» **MATERIAL SUPPLIED**:
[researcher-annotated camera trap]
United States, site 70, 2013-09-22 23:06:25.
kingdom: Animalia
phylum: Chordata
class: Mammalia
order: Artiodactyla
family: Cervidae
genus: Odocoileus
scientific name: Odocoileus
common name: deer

» **AIM OF THE EXERCISE**: Without changing a word, restate the whole listing.

» **ANSWER BOX**:
[researcher-annotated camera trap]
United States, site 70, 2013-09-22 23:06:25.
kingdom: Animalia
phylum: Chordata
class: Mammalia
order: Artiodactyla
family: Cervidae
genus: Odocoileus
scientific name: Odocoileus
common name: deer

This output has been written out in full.